Russia and Belarus reach agreement on oil and gas

Since the beginning of the year, Russia and Belarus had been unable to reach an agreement concerning how much Belarus should pay for Russian gas and the conditions for co-operation in the oil sector. On 10 October a compromise was reached. The compromise envisages that the Belarusian government will cancel the 50% increase in charges for Russian oil transit (via the Druzhba oil pipeline) which they announced at the beginning of October, and will pay Gazprom back its debt of US$300 million resulting from applying a unilaterally reduced price of Russian gas (from the contract price of US$132 to around US$80 for 1000 m3). In turn, in the coming months gas will be supplied at the contract price. These arrangements will be binding until at least the end of 2017. In turn, Russia will withdraw from its decision made in June this year to reduce oil supplies in the third and fourth quarters to Belarusian refineries by around 5 million tonnes and will compensate Belarus (as part of ‘inter-budget compensations’) for the losses resulting from higher costs of gas supplies.



  • The low gas prices and the favourable conditions of oil supplies from Russia are of key significance for the condition of the Belarusian economy, which has plunged into crisis. For this reason, Minsk – looking for ways to save money – concluded that being a member of the Eurasian Economic Union it has the right to be given the rates similar to those applicable in Russia (US$70–80 per 1000 m3) and consistently refused to accept the price of US$132 imposed by Gazprom. The reduction of oil supplies to Belarusian refineries turned out to be an even heavier burden for Belarus; as a result of this, the fall in GDP accelerated (GDP fell by 3% in August and by 2.7% in July this year).
  • In the context of Belarus’s economic problems, Alyaksandr Lukashenka in September publicly criticised Russia’s policy towards Belarus and suggested that Minsk might limit its participation in Russian integration projects. At the same time, the Belarusian president unilaterally decided to increase the tariffs for Russian oil transit to the West, intending thus most likely to convince Russia to apply more preferential rules of oil and gas supplies.

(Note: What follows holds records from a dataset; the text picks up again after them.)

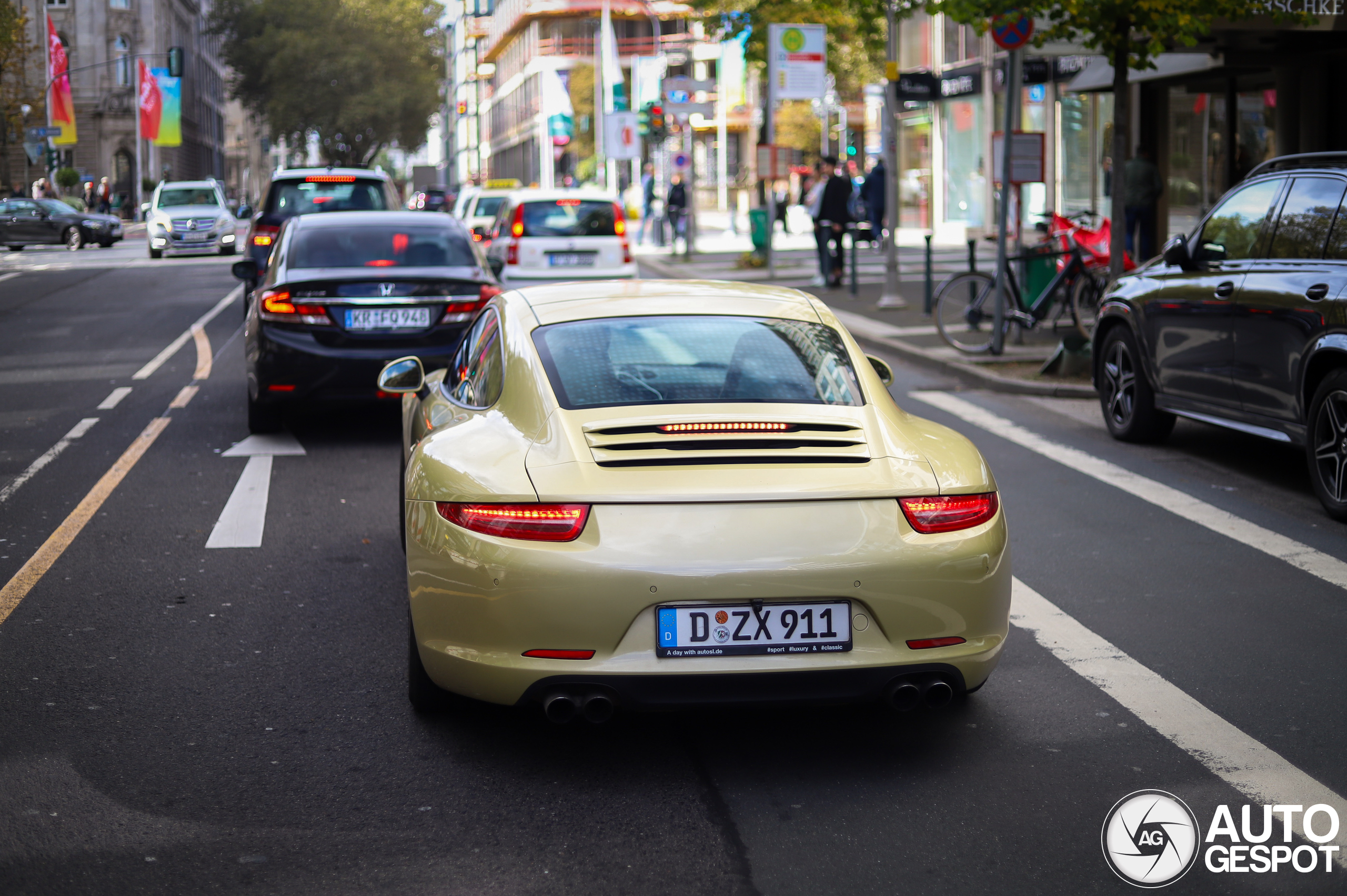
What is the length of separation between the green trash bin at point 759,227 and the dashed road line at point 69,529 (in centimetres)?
1834

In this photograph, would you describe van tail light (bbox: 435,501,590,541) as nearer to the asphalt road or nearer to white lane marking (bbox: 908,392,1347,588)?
the asphalt road

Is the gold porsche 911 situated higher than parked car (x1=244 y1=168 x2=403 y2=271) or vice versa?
→ parked car (x1=244 y1=168 x2=403 y2=271)

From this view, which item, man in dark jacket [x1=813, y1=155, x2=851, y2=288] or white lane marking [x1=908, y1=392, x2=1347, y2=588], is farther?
man in dark jacket [x1=813, y1=155, x2=851, y2=288]

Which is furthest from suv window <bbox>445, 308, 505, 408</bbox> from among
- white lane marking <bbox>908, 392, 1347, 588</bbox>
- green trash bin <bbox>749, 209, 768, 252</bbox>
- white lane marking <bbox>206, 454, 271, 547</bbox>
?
green trash bin <bbox>749, 209, 768, 252</bbox>

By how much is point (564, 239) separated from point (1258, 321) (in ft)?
36.6

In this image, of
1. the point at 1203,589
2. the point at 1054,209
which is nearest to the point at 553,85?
the point at 1054,209

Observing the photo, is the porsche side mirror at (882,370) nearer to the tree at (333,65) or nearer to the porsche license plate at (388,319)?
the porsche license plate at (388,319)

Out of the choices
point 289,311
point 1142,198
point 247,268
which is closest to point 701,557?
point 289,311

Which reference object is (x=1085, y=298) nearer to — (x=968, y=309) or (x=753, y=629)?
(x=968, y=309)

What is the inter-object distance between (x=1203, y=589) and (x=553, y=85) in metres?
89.9

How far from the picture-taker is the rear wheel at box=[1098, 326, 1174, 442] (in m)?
10.1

  • The deal struck on 10 October is in fact a success for Minsk. Russia, despite maintaining the higher gas price, agreed to subsidise supplies to Belarus. According to initial calculations, the value of gas subsidies for Minsk will reach US$400 million this year, and may even rise to US$800 million next year. It appears that Russia was not interested in escalating the oil and gas dispute with Belarus. In turn, the adoption of the unclear mechanism of ‘inter-budget compensations’ instead of modifying the price formula in the contract is most likely linked to the Russian-Ukrainian gas dispute (if Russia had agreed to modify the formula for Belarus, this might adversely affect its negotiating position in the pending Russia-Ukraine arbitration proceedings in Stockholm). In turn, if Belarus maintained the higher transit tariff for the transport of Russian oil via the Druzhba oil pipeline, this would increase the costs of Russian exports to European recipients (Russian firms export a total of around 50 million tonnes of oil via this route, which accounts for almost a third of total Russian exports to Europe).